マクロスF~イツワリノウタノテイオウ(3.On Your Marks)

マクロスFの二次創作小説です(シェリ♂×アル♀)。劇場版イツワリノウタヒメをベースにした性転換二次小説になります。

2010-01-03 22:05:45 投稿 / 全1ページ    総閲覧数:2181   閲覧ユーザー数:2158

3.On Your Marks

 

 翌日、病院に呼び出された。

 

 白い無機質な病室には、昨日、私とランタを助けてくれたメサイアのパイロットが横たわっていた。

 そして、その周りには私だけじゃなく、何故かミシェルとルカがいて。

 

「ランタのお姉さんだったんですね……」

 

 昨日のバジュラの戦闘の後、ランタは一時的に錯乱状態に陥り、救出するのに一苦労した。

 ――いつの間にかシェリオもいなくなってたし。

 その時、ランタを正気に戻してくれたのがそのパイロット、オズマ・リー少佐だった。

 まさか彼女がランタのお姉さんだとは思わなかったけれど……。

 

「あの子を守ってくれたことには礼を言うわ。でも、メサイアを勝手に動かしたことは別問題よ」

「でも、あの時、ああしなくちゃ……」

「アルト」

 

 オズマ少佐に食って掛かろうとしたのをミシェルとルカが止める。

 もう一つ、驚いたことがあった。

 同じ航宙科の学生で級友、後輩だったミシェルとルカがオズマ少佐の部下でもあったという事実。
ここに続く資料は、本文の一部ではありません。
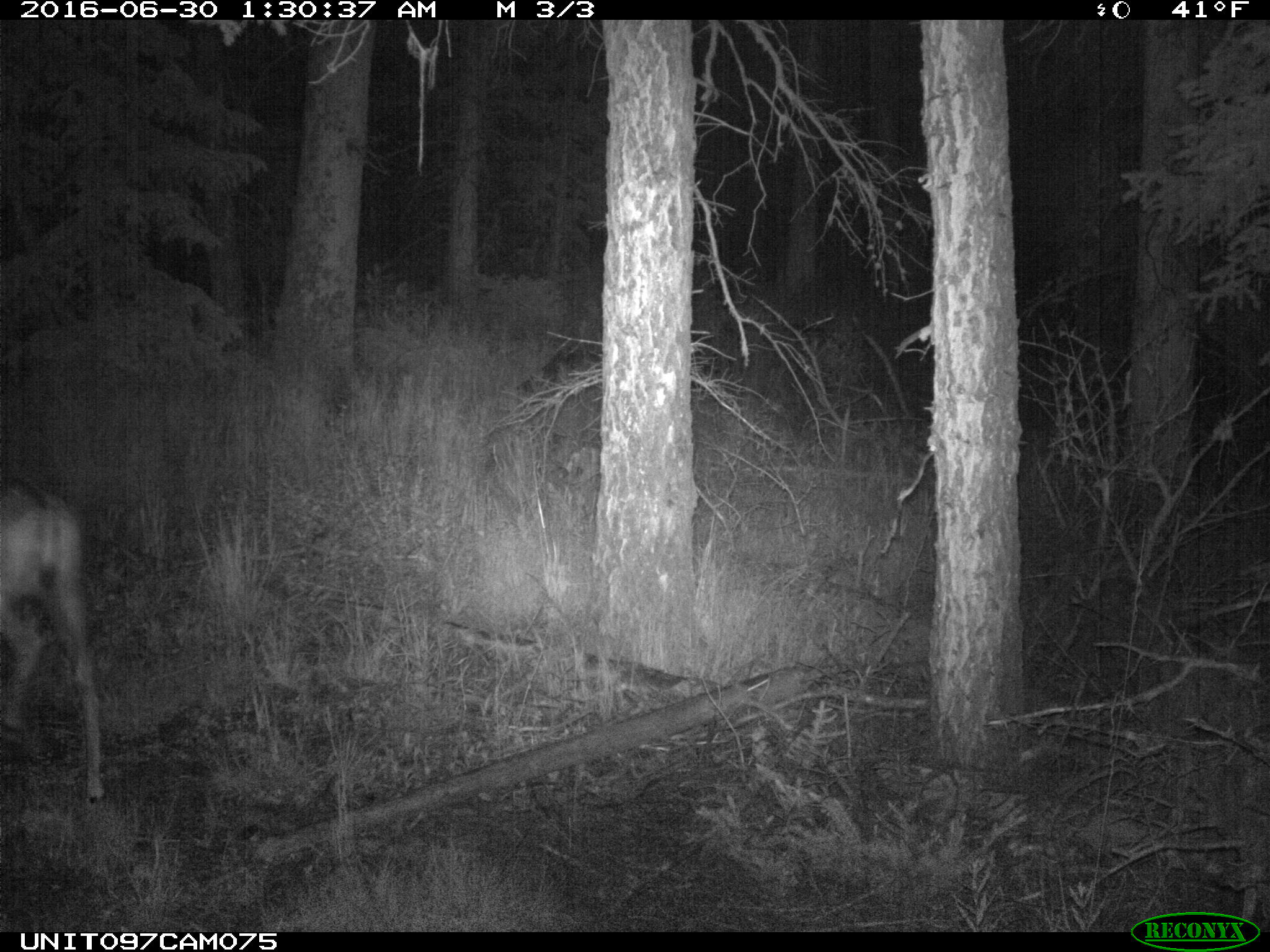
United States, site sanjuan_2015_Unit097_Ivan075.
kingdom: Animalia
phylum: Chordata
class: Mammalia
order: Artiodactyla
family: Cervidae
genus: Odocoileus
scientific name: Odocoileus hemionus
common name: mule deer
 正規軍人ではなく、STRATEGIC MILITARY SERVICES――民間軍事プロバイダーS.M.Sの社員ということになってはいるけど、それぞれ少尉と准尉という軍人の階級も持っている。

 

「アルト先輩、私たちは……」

「民間とはいえ、私たちには守秘義務がある。だから、言ってなかったの」

「……」

 

 ルカの言葉をミシェルが遮る。

 その言葉は正しい。――でも、胸の辺りがもやもやした感じがするのも事実だ。

 

「正規軍なら軍機に無断で搭乗した場合、軍法会議に掛けられるわね。でも、私たちは民間軍事会社に所属している。

ゆえに、早乙女アルト、あなたの処遇は我々に一任される事になった」

「――そっちの胸先三寸ってこと?」

「そう理解して貰って構わないわ」

 

 持って回ったような言い方に眉を顰めたけど、オズマ少佐の表情は変わらない。

 確かに緊急の事態ではあったけど、軍の最新鋭機に搭乗するなんて確かに軍法会議に掛けられても仕方がないことかもしれない。

 でも、……。 

 

「オズマ。先にランタを家に帰してしまったが、よかっただろうか?」

 

 返す言葉が見つからないでいる所に白衣を着た人が病室に入ってきた。

 

「ああ、カナリア。構わないわ。いつもありがとう」

「ランタ、大丈夫だったんですか?」

 

 知り合いの医師らしい。

 ランタの様子を聞くと安心させるように軽く笑んで頷いてくれた。 

 

「ちょっといつもの解離性健忘で軽い記憶障害が見られたが、問題なく回復した」

「解離性健忘……?」

「ランタは11年前の事故で家族を失っているの。

その影響で肉親が傷つくことで精神に強いダメージを受けてしまうのよ」

「隊長!」

 

 カナリアと呼ばれた医師に代わってオズマ少佐が答えた。

 その台詞を聞いてミシェルが慌てたように声を上げる。

 

「あなたはランタと姉弟なんじゃ……」

「私はランタの本当の肉親じゃないの。

11年前、あの子の家族を守ることの出来なかった無能なパイロットよ」

「それはどういうことですか?」

「……これを聞いたら、戻れなくなるわよ。それでも、構わないかしら」

 

 鋭い視線でそう釘を刺されて一瞬息を呑む。

 きっともう戻れない。多分いろんな意味で。

 ……それでも、何も知らずにいることなんてできない。

 

「もちろん。私は全部を知りたい!」

「わかったわ。早乙女アルト、あなたに24時間の猶予を与えます。

リミットまでにどうするかをゆっくり考えなさい」

「そんな考えるまでもない。私は知りたいって言ってる」

 

 息巻く私を制するようにオズマ少佐は静かに言った。

 確かに簡単に決めていいことじゃないのかもしれない。

 でも、私の答えは決まってる!

 

「アルト、今ここで結論を急ぐ必要はないでしょう。ちょっと頭を冷やしたほうがいい」

「……」

 

 ミシェルの手が肩に置かれる。

 オズマ少佐も負傷しているのだから性急に事を進めるなと暗に言われた気がして、それ以上何も言えなくなった。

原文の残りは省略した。